AIC is one of a few criteria to select models, typically in multiple regression studies. In the selection process, models with similar AIC values may have different sets of variables. Other characteristics of the competing models should be taken into consideration to shortlist the favourite model. Assuming there are no complications with the elected model, that is, diagnostics show no violation of assumptions, the importance of the variables in the "best" model can be seen by their respective P-values; loosely, this is also reflected in the correlation coefficient with the dependent variable.
Bibliography:
DRAPER, N.R. and SMITH, H. 1981. Applied Regression Analysis. Wiley.
MONTGOMERY, D.C. and PECK, E.A. 2007. Introduction to Linear Regression Analysis. John Wiley & Sons.
MYERS, R.H. 2000. Classical and Modern Regression with Applications. Duxbury Press.
I'm not quite sure whether I understand your question correctly, but I'll try to explain....
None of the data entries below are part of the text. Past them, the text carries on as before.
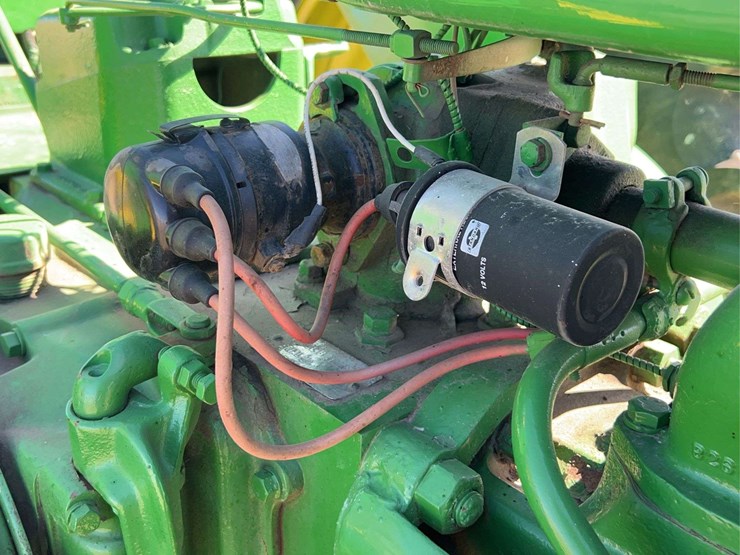 john-deere-model-b-image-26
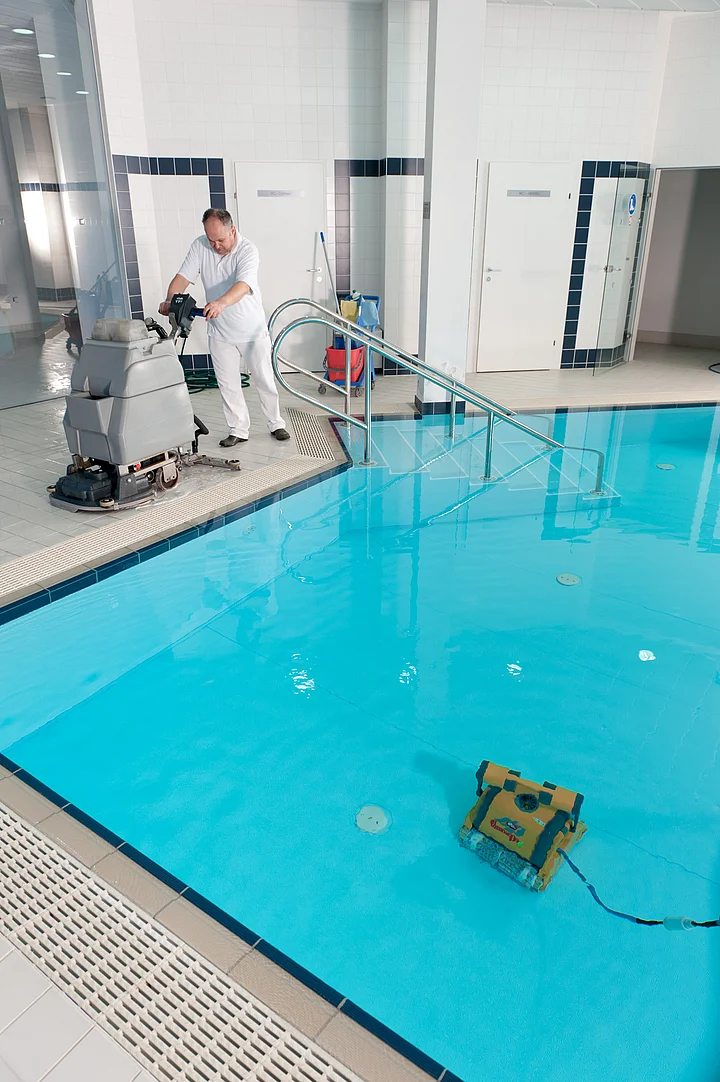 Maschine reinigt Pool Boden- Recla Reinigungsfirma Wien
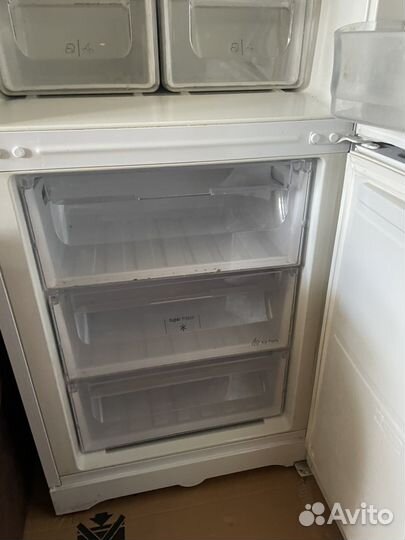 Холодильник hotpoint ariston бу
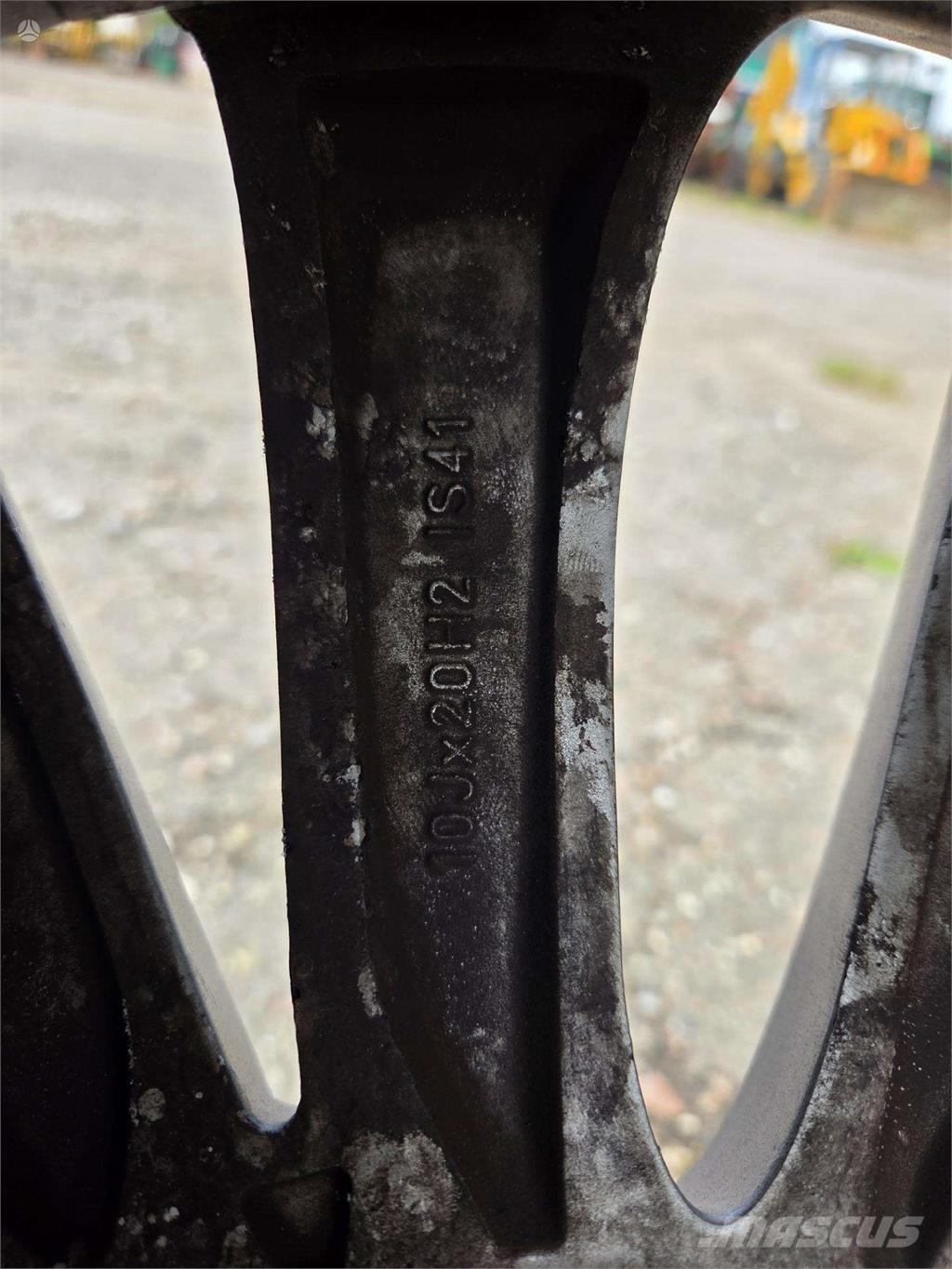 BMW  Riepas, riteņi un diski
The AIC does not give you results which can be interpreted directly. It just gives you a hint which model you should apply given a set of candidate models. Like common for these information criteria, it takes the log-likelihood of the model as accuracy measure on the one hand but punishes for the inclusion of many exogenous variables into the model. The AIC is therefore in my opinion the wrong measure regarding your question. The p-value is not really a correct measure for the importance of the variable either. It just tells you with which probability the respective variable indeed is correlated with your dependent variable.
You COULD take the likelihood of the unrestricted model and compare it to the likelihood of the restricted model leaving one of the explanatory variables out. This would give you the "relative loss in accuracy" due to omission of the variable.
E.g. calculate the Likelihood of model M1, leave variable X out (M2). Instead leave variable Y out in the next step(M3). If the likelihood in M2 is bigger than the one in M3, you know that Y is "more important" than X.
Not textbook-based, but I would handle this by intuition if your aim is to understand this thing.